However, the circuit configuration becomes complicated in which on the basis of the above-mentioned method, the ideal clock waveforms are formed, and the phase difference between one pair of signals is made just zero, and hence it is difficult to design the circuit. In particular, with respect to one pair of signals of high frequency, it is difficult to make one signal aligned with the other signal, and also it is very difficult to make one signal aligned with the other signal.

SUMMARY OF THE INVENTION

In the light of the foregoing, the present invention was made in order to solve the above-mentioned problems inherent in the prior art, and it is therefore an object of the present invention to provide a display device which is capable of reducing the influence which is exerted on the image display by the noises generated in the drive circuit (in particular, in the shift register circuit).

The configuration of the present invention disclosed in the present specification is an image display device comprising at least:

- a liquid crystal panel having a switching element every pixel electrode;
- a scanning line driving circuit for driving scanning lines of on said liquid crystal panel;
- a signal line driving circuit for driving signal lines of on said liquid crystal panel;
- a control circuit for controlling the drive of said liquid crystal panel;
- a video signal processing circuit; and
- a producing circuit for producing a phase difference in a second signal with respect to a phase of a first signal inputted to said signal line driving circuit or to said scanning line driving circuit.

In the above-mentioned configuration, an image display device is characterized in that the first signal is a signal having the reversed phase relation with the second signal.

Further, in the above-mentioned configuration, an image display device is characterized in that the first signal and the second signal are both clock signals.

Further, in the above-mentioned configuration, an image display device is characterized in that the first signal is different in a signal rise time period (tr) and a signal fall time period (tf) from the second signal.

In the above-mentioned configuration, an image display device is characterized in that the producing signal rise time period (tr) or the signal fall time period (tf) is equal to or shorter than a half of a signal holding time period (tc).

In the above-mentioned configuration, an image display device is characterized in that the circuit for producing the phase difference in the second signal produces, with respect to the phase of the first signal, the phase difference corresponding to at least the signal rise time period (tr) of the first signal or the signal fall time period (tf) of the first signal in the second signal.

In the above-mentioned configuration, the image display device is projection type display means including a transmission type liquid crystal panel and a light source for projection.

BRIEF DESCRIPTION OF THE DRAWINGS

FIG. 1 is a schematic block diagram showing a configuration of an overall image display device of Embodiment 1;

FIG. 2A is a schematic circuit diagram showing a configuration of the periphery of a source driver circuit of Embodiment 1;

FIG. 2B is an enlarged circuit diagram showing schematically a configuration of a shift register;

FIG. 3 is a timing chart useful in explaining the operation of the source driver circuit of Embodiment 1;

FIG. 4 is a schematic view showing a structure of a projection device of Embodiment 3;

FIG. 5 is a timing chart useful in explaining the operation of a conventional display device; and

FIGS. 6A to 6F, 7A to 7D, and 8A to 8C are schematic views showing semiconductor devices as products applied of Embodiment 4.

DETAILED DESCRIPTION OF THE PREFERRED EMBODIMENTS

First of all, the basic principles of the present invention will hereinafter be described. FIG. 3 is a timing chart showing schematically a first clock signal (CLD) 123, a second clock signal (CLD) 124 in which a phase difference with respect to the first clock signal 123 is formed by delay means 100, a start pulse 125, a signal which is outputted from a NAND circuit to which an output signal from a shift register circuit, and a video signal which is applied onto a signal line (1). In this connection, for the sake of simplicity, a source driver circuit 105 will hereinbelow be described with reference to FIG. 3.
▬▬▬▬▬▬
■ Exercise set
1. List every part that the patent text on the display device names as making up the image display device in its configuration.
2. From the patent text on the display device, copy word for word the part that begins at the words "The configuration of" and stops after "with the second signal.".
3. Carry on the patent text on the display device from the point where it stops.
The records on this page play no part in any of this.

■ Study material
▬▬▬▬▬▬
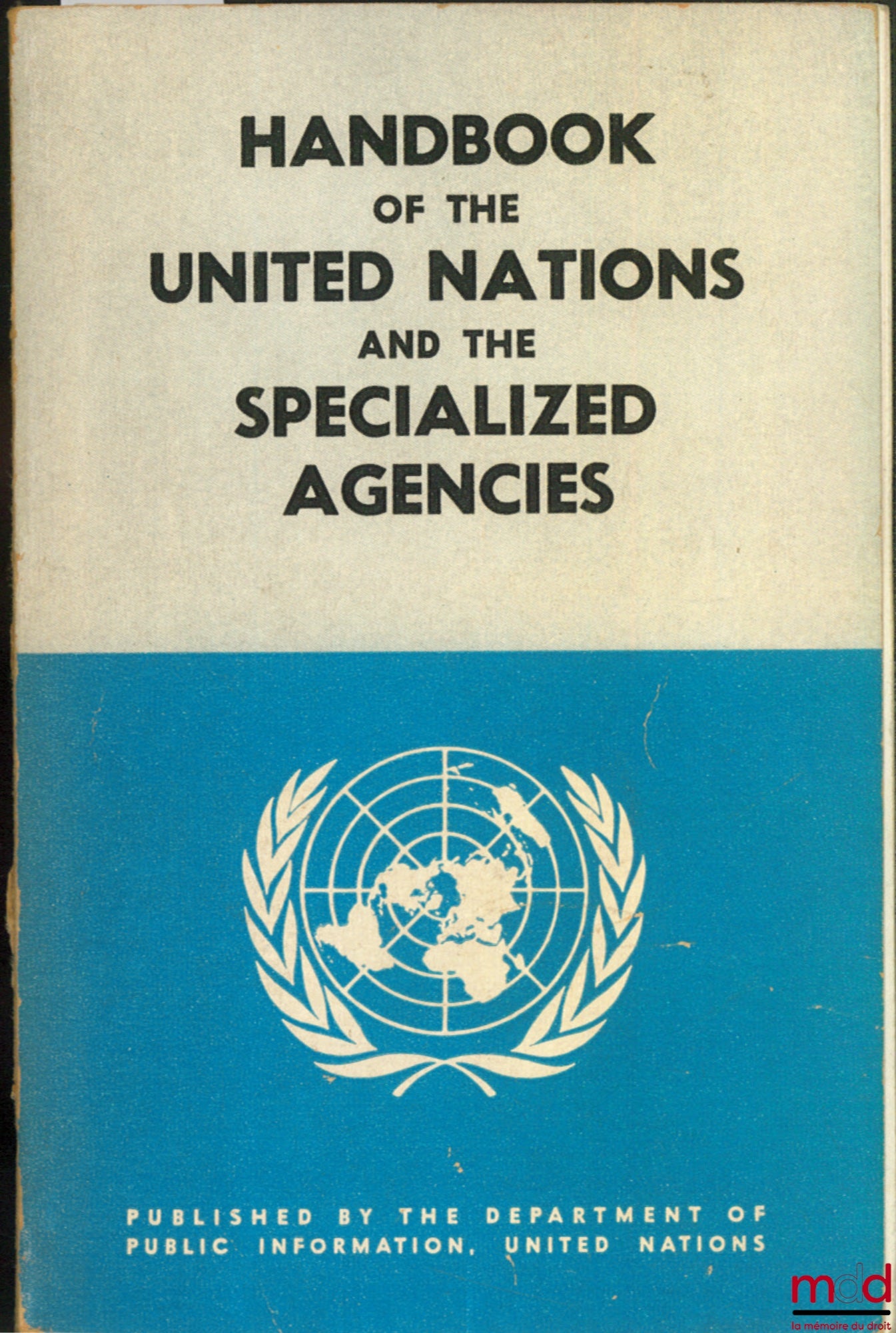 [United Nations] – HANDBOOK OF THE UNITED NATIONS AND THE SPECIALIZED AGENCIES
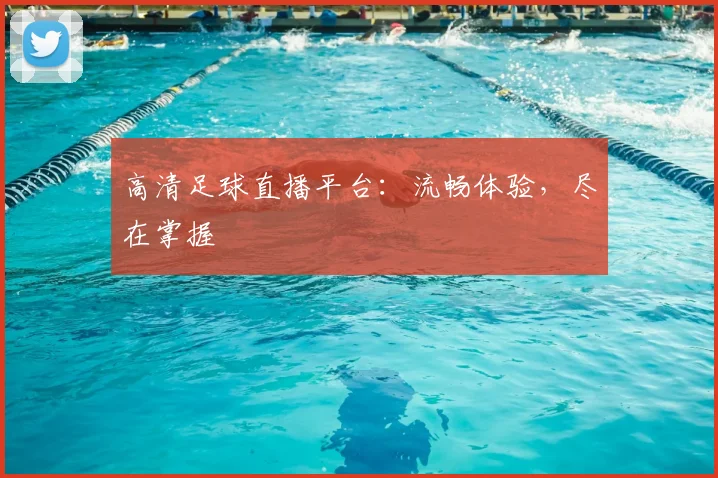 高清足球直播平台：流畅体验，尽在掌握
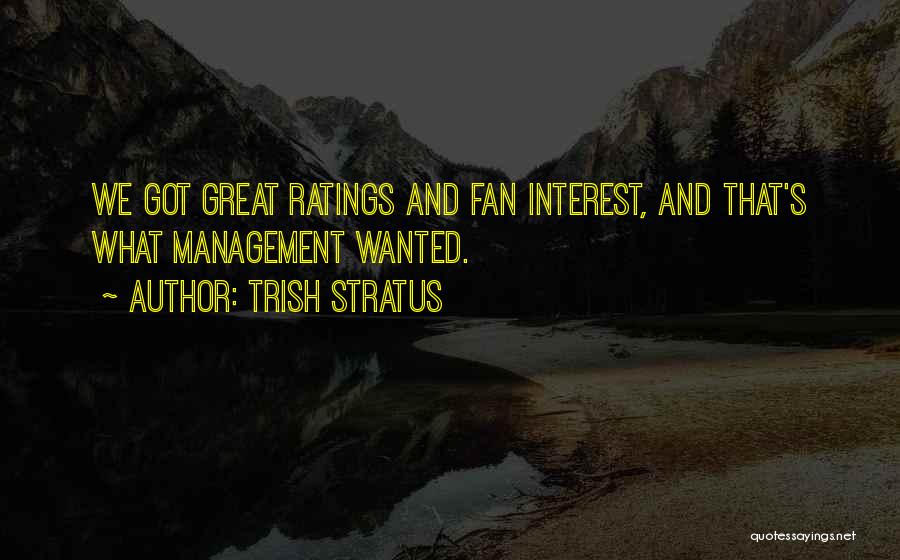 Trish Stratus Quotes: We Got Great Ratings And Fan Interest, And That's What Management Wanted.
▬▬▬▬▬▬
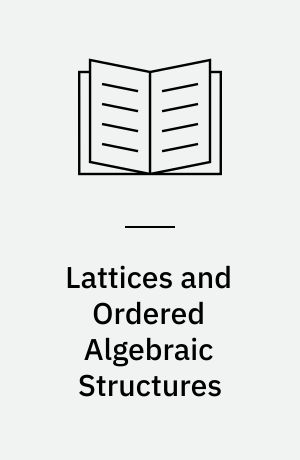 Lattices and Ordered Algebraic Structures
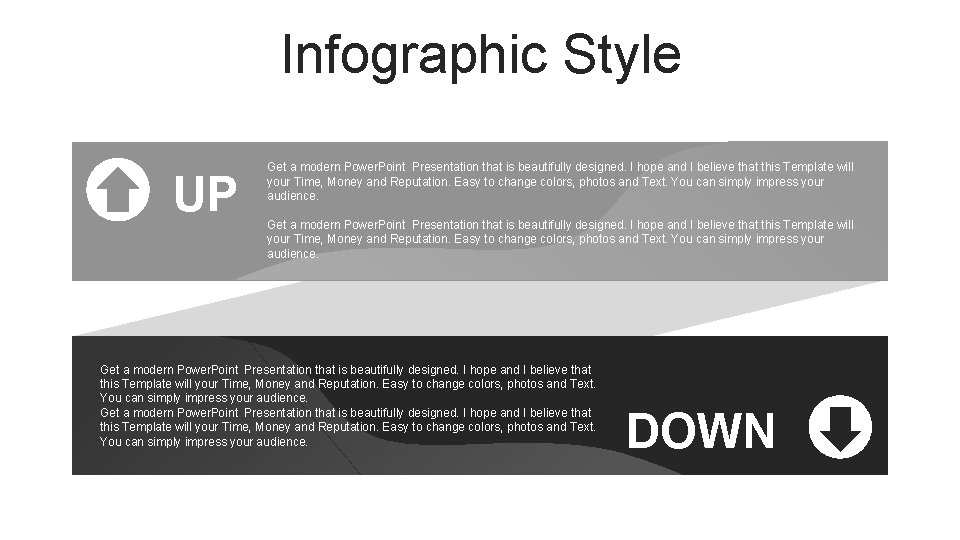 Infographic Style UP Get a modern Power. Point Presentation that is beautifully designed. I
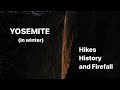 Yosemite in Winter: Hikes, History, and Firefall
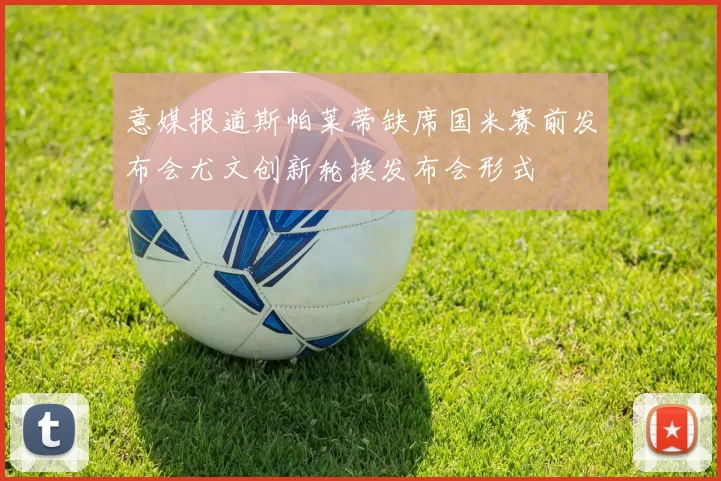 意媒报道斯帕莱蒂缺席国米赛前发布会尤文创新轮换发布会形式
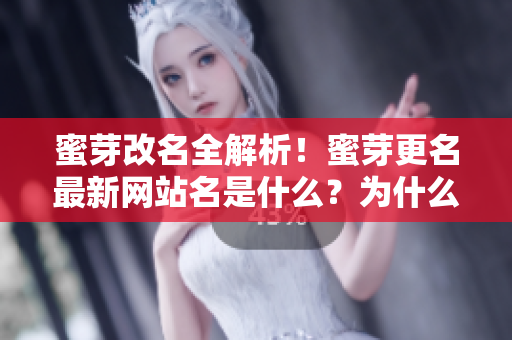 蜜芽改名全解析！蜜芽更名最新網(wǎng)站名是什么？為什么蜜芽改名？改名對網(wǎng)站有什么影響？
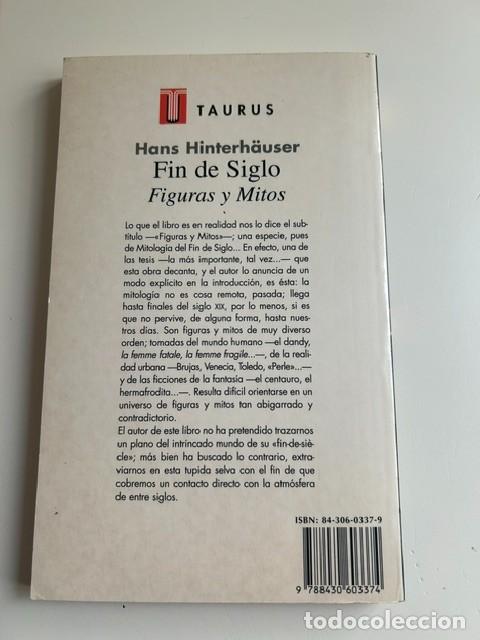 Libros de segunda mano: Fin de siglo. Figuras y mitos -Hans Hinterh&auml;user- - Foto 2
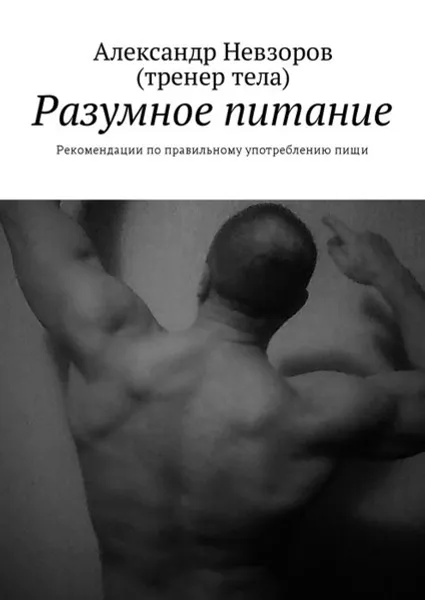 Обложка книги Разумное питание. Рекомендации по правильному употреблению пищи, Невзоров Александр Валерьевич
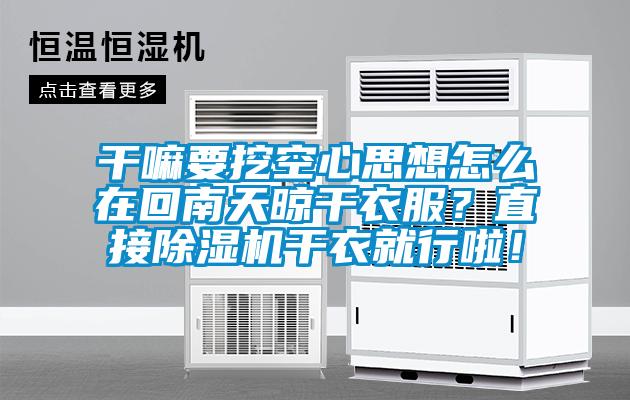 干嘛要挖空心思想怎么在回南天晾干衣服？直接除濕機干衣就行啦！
▬▬▬▬▬▬
■ Task-by-task answers
1.
- a liquid crystal panel having a switching element every pixel electrode
- a scanning line driving circuit for driving scanning lines of on said liquid crystal panel
- a signal line driving circuit for driving signal lines of on said liquid crystal panel
- a control circuit for controlling the drive of said liquid crystal panel
- a video signal processing circuit
- a producing circuit for producing a phase difference in a second signal with respect to a phase of a first signal inputted to said signal line driving circuit or to said scanning line driving circuit

2.
The configuration of the present invention disclosed in the present specification is an image display device comprising at least:

- a liquid crystal panel having a switching element every pixel electrode;
- a scanning line driving circuit for driving scanning lines of on said liquid crystal panel;
- a signal line driving circuit for driving signal lines of on said liquid crystal panel;
- a control circuit for controlling the drive of said liquid crystal panel;
- a video signal processing circuit; and
- a producing circuit for producing a phase difference in a second signal with respect to a phase of a first signal inputted to said signal line driving circuit or to said scanning line driving circuit.

In the above-mentioned configuration, an image display device is characterized in that the first signal is a signal having the reversed phase relation with the second signal.

3.
The present invention is characterized in that a small phase difference (i.e., a time difference) T is provided between a first clock signal (CL) 117 and a second clock signal (CL) 118 which are produced in a signal producing unit 107, and inputted to the drive circuit.

In order to provide the above-mentioned small phase difference (the time difference) T, a device is configured in such a way as to incorporate the delay means 100 in a control circuit 108. But, the circuit in which the delay means 100 is incorporated is not particularly limited to the control circuit 108, and hence it is to be understood that for example, the delay means 100 may be provided either in an output wiring distributed from a signal producing unit or in an input wiring distributed to a shift register circuit provided in a drive circuit. In this connection, that delay means 100 is an element or a circuit which is mainly constituted by a resistor, a capacitor, a TFT and the like.

While the phase difference (the time difference) T which is provided between the first clock signal (CLD) 123 and the second clock signal (CLD) 124 may have a wide range within the range in which the circuit is normally driven, that range is made at least equal to or longer than either the pulse rise time period (tr) or the pulse fall time period (tf) and equal to or shorter than a half of a pulse holding time period tc (the time period ranging from one output pulse to a next output pulse). That is, the range of the phase difference T is in the range of 1 to 90 degrees. The phase difference T does not become a problem in any way if it is so small as not to cause any inconvenience in the operation of the drive circuit (e.g., the shift register circuit).

In other words, the present invention is characterized in that with respect to one pair of signals which have mutually the reversed phase relation established therebetween (e.g., a first signal and a second signal), the change points (the pulse rise time point and the pulse fall time point) of one signal are not made match those of the other signal, and the one pair of signals are inputted to the drive circuit (e.g., the shift register circuit) at the timing in which one signal is made lag or lead in the phase with respect to the other signal by equal to or longer than a time period corresponding to the pulse rise time period tr or the pulse fall time period tf.

In such a configuration, the waveforms of the signals which are outputted from the drive circuit are characterized in that as shown in FIG. 3, a plurality of noises each having a peak with small amplitude are generated therein. But, the noises thus generated each of which have small amplitude are suitably adjusted within the range in which they do not exert substantially the influence on the display and the drive circuit. In such a way, it is possible to prevent the generation of the noises having peaks each of which has the large amplitude and which were not perfectly cancelled out to be generated in the conventional manner.

Since the present invention has the circuit configuration in which the phase shifted relation is established (tf<T<½tc, and tr<T<½tc), the influence of the noises can be reduced with an easy circuit configuration as compared with the circuit configuration having the phase relation in which with respect to one pair of signals, one signal is made with the other signal (the phase difference T=0).

Incidentally, in the present specification, the first clock signal is the clock signal which is generally used and which is inverted in polarity with respect to the second clock signal. While in the present specification, the description will be given using both of the first clock signal and the second clock signal, the present invention is not particularly limited thereto.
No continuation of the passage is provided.